◆ EXERCISE TASK:
Display each line of the data in which the string "closest" appears.

Start of SUPPLIED RECORDS

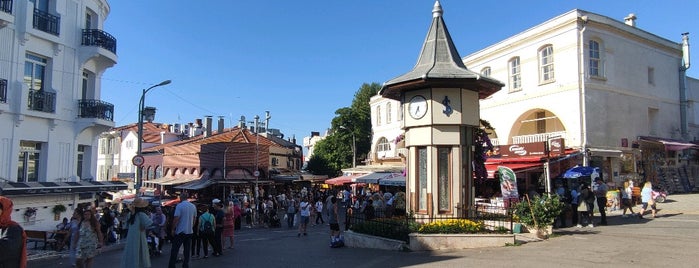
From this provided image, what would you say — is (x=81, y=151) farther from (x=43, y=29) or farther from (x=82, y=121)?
(x=43, y=29)

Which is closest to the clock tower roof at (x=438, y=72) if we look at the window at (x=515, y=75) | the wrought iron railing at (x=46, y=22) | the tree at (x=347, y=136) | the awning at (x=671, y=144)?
the window at (x=515, y=75)

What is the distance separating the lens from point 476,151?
49.5 ft

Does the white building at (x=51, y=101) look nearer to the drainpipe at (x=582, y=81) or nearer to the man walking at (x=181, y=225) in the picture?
the man walking at (x=181, y=225)

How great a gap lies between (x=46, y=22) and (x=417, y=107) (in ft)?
49.5

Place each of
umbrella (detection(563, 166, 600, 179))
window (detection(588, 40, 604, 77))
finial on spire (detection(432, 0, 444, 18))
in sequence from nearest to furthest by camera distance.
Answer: finial on spire (detection(432, 0, 444, 18)) < umbrella (detection(563, 166, 600, 179)) < window (detection(588, 40, 604, 77))

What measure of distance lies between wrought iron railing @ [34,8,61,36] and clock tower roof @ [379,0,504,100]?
44.6 ft

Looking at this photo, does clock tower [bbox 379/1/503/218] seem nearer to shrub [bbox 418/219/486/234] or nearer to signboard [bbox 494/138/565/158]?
shrub [bbox 418/219/486/234]

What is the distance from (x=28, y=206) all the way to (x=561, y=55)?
78.4 ft

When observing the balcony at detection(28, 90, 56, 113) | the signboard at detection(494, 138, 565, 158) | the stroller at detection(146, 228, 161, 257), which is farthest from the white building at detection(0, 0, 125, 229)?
the signboard at detection(494, 138, 565, 158)

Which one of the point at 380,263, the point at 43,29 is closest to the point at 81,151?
the point at 43,29

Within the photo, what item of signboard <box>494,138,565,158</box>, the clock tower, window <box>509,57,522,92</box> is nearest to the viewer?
the clock tower

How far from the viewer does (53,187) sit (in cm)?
1836

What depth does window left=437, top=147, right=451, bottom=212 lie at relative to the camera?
516 inches

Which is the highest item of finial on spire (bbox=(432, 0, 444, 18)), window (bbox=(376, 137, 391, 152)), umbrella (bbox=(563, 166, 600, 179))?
finial on spire (bbox=(432, 0, 444, 18))
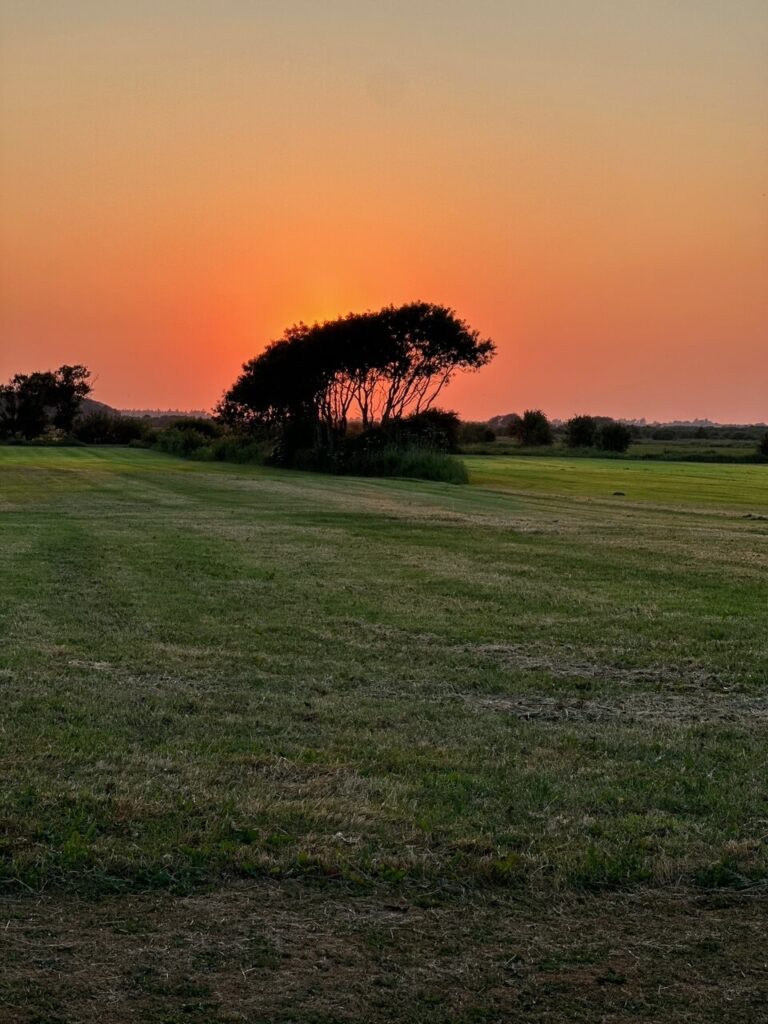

End of SUPPLIED RECORDS

◆ RESULT FOR THIS EXERCISE:
Which is closest to the clock tower roof at (x=438, y=72) if we look at the window at (x=515, y=75) | the wrought iron railing at (x=46, y=22) | the tree at (x=347, y=136) | the awning at (x=671, y=144)?
Which one of the point at 380,263, the point at 43,29 is closest to the point at 81,151?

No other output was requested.